US tariffs on aluminium increased prices for US importers and consumers without any major effect on US imports from the EU and on global overcapacity, according to an assessment published today by the European Commission’s Joint Research Centre (JRC).
In June 2018 the Trump administration imposed a tariff of 10% on a wide range of aluminium products coming from the EU, based on Section 232 of the US Trade Expansion Act, claiming that EU imports of aluminium to the US constitute a national security threat for the US.
Despite the tariffs:
- EU exports of targeted aluminium products increased by 37% in volume and by 30% in value (in the 19 months following the introduction of the measures, compared to the 19 months preceding it).
- The EU’s share in volume of US imports for these products increased from 4.2% to 6.7% in the same period.

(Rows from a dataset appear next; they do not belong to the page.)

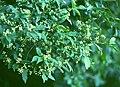 Euonymus europaeus 2.jpg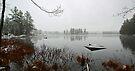 Beaver Pond - Light April Snow -- Bridgton,  Maine by T.J. Martin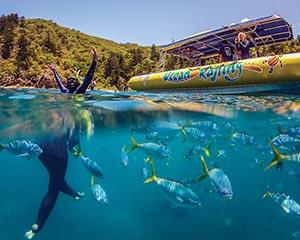 Visit a staple on the Australian bucket list and then some, with a full day adventure over and...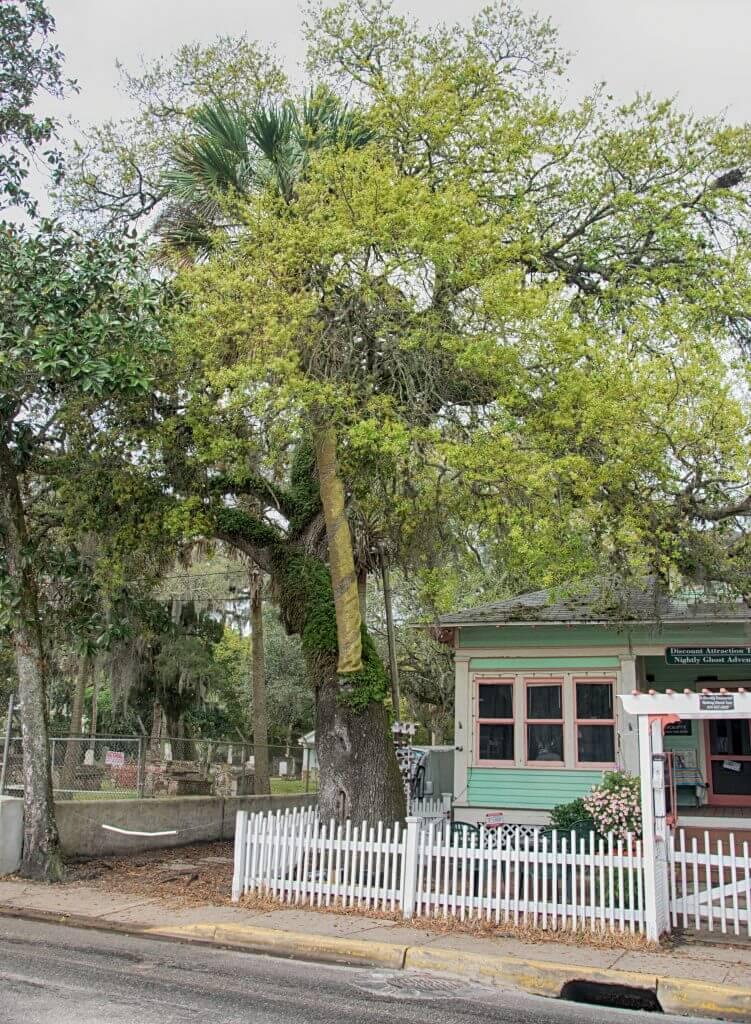 love trees st augustine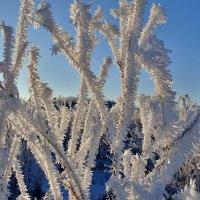 Изморозь, начало декабря :: Геннадий Ячменев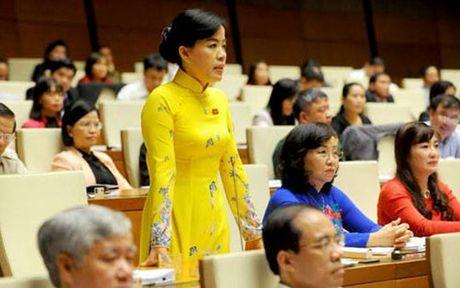 Bauxite Tay Nguyen:Phai chap hanh phap luat trong tung hang muc dau tu - Anh 1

- The EU’s share in the U.S. market rose from 9% to 12% between 2018 and 2019. With this share, the EU became the second largest origin for U.S. imports after Canada (with a share of almost 33% in 2019).
The increasing demand for EU aluminium in the US showed that US needs EU aluminium despite the 10% extra cost coming from the tariffs. The induced extra cost has just increased the price paid by US aluminium users and consumers.

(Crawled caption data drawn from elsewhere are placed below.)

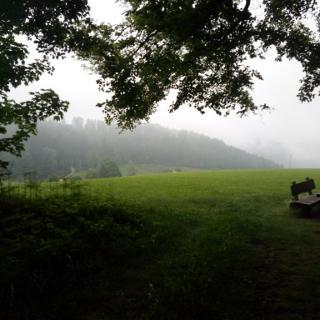 Ausblick in das Tal vom Waldrand aus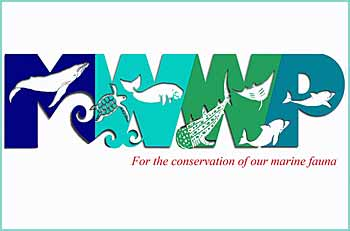 The MWWP facebook site provides a venue for sharing relevant marine wildlife (dolphins, whales, porpoise, dugong, whale sharks, sharks, mantas, turtles etc) sightings, reports, information, issues, and events in the Philippines and beyond.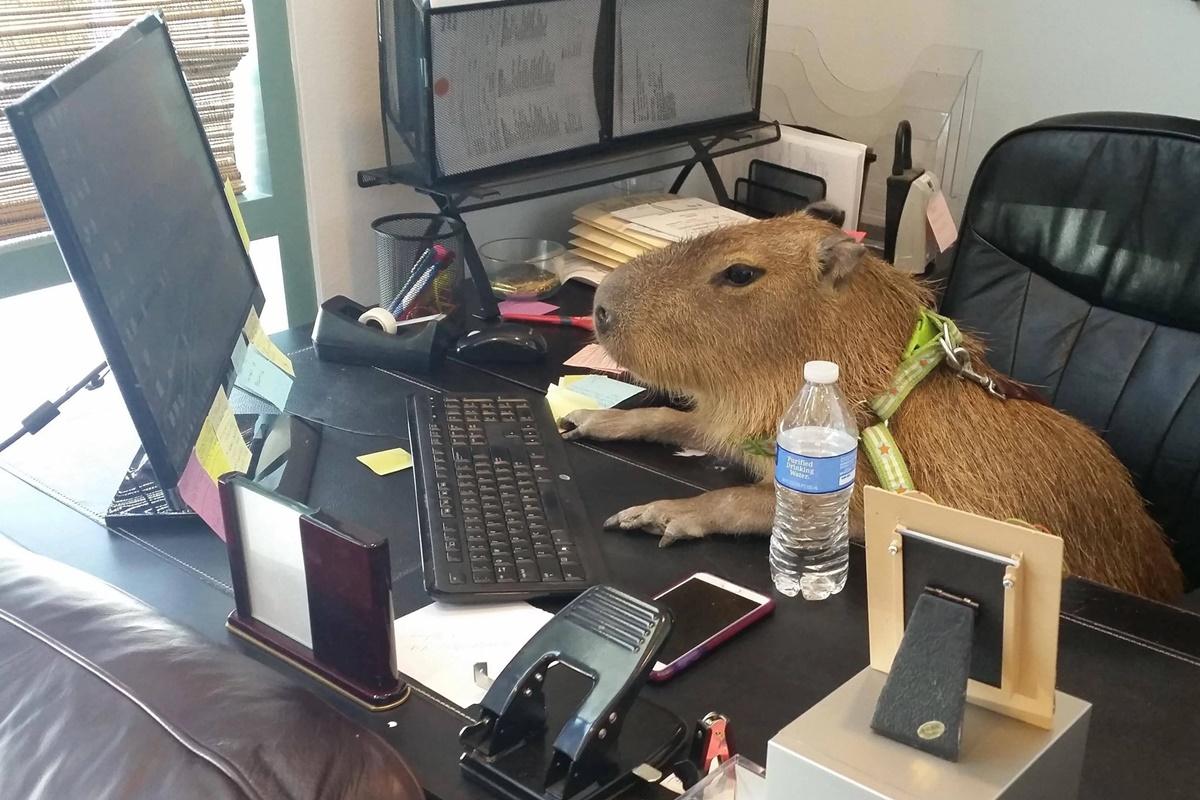 Capivaras usando PCs: internet discute fotos curiosas dos animais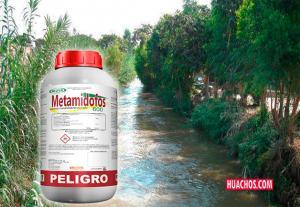 Senasa prohíbe comercialización, distribución y envasado de plaguicidas con el activo Metamidofos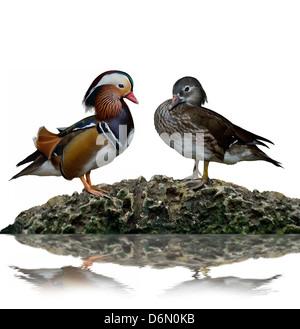 Männliche und weibliche Mandarinenten (Aix Galericulata) Stockfoto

While harming US importers and consumers with a price increase, there is very little evidence that the extra-tariffs had a positive impact on US production or that they indeed reduced global overcapacity.

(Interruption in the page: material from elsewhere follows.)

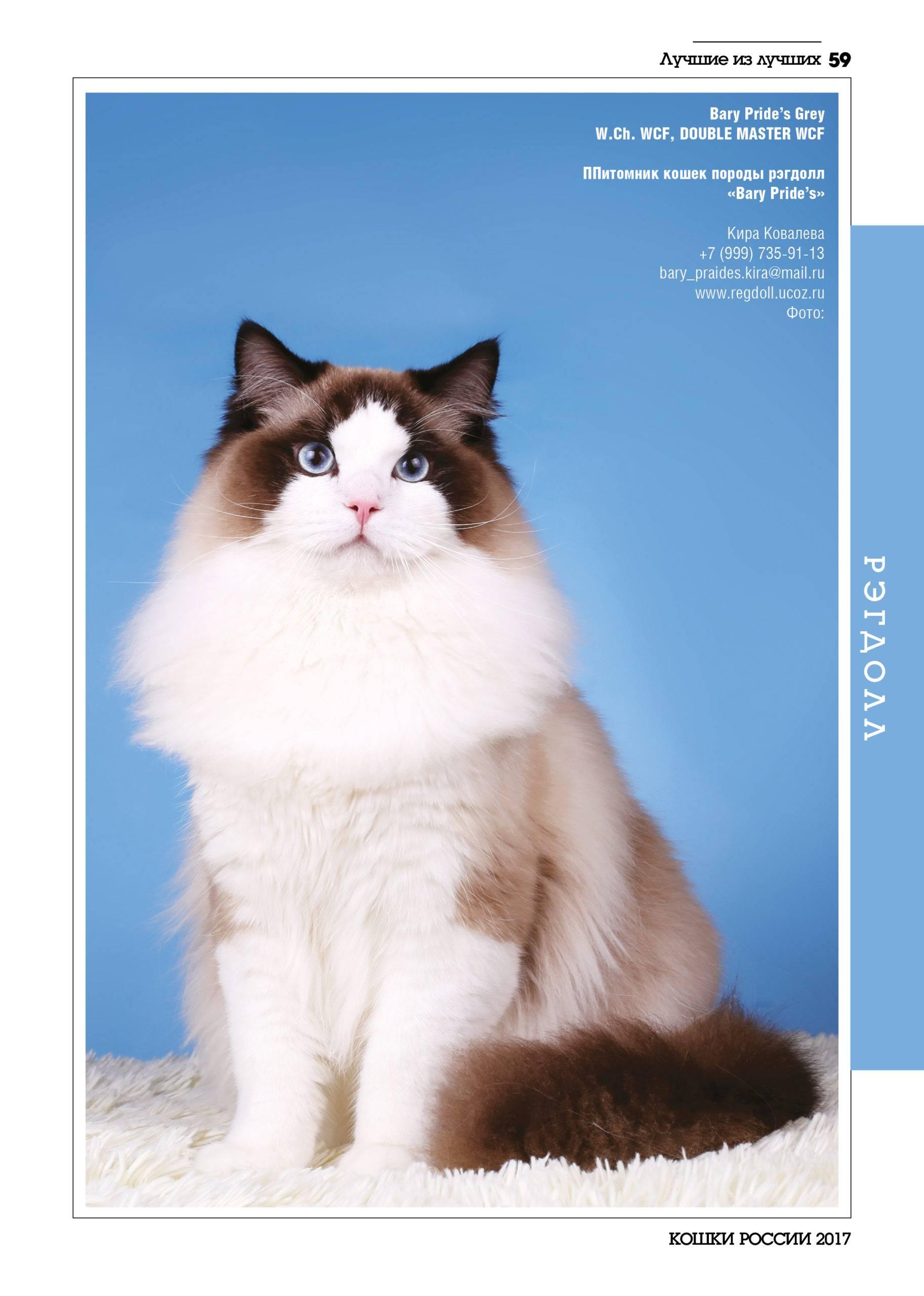 Рэгдолл (фото): порода добродушных кошачьих гигантов из америки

Chinese overcapacity in primary and semi-finished aluminium production persists and the COVID-crisis has made the global aluminium market even more turbulent.
Based on the above findings, it appears that lifting the 10% tariff on EU aluminium exports to the US could help US importers and consumers by reducing costs, while at the same time have very little impact on US aluminium production.
Along with this assessment, the JRC report reviews extensively the historical trends of the EU aluminium industry per product groups in terms of production, profitability and trade performance, and presents a detailed overview of the US aluminium tariff policy as well as an assessment of the impact of the covid-19 crisis, with a geographical focus on US and EU.
The JRC Report introduces also an econometric model developed by the JRC that can be applied to any category of products for modelling trade flows between countries or trading-blocks/regions of the world and for short-time forecasting and analysing the effects of trade measures (import price variations).
The EU aluminium industry
The EU aluminium industry, consisting of aluminium production and casting of light metals, directly employed 215,000 people and had an annual turnover of EUR 61.5 billion in 2018, creating benefit of EUR 14.6 billion.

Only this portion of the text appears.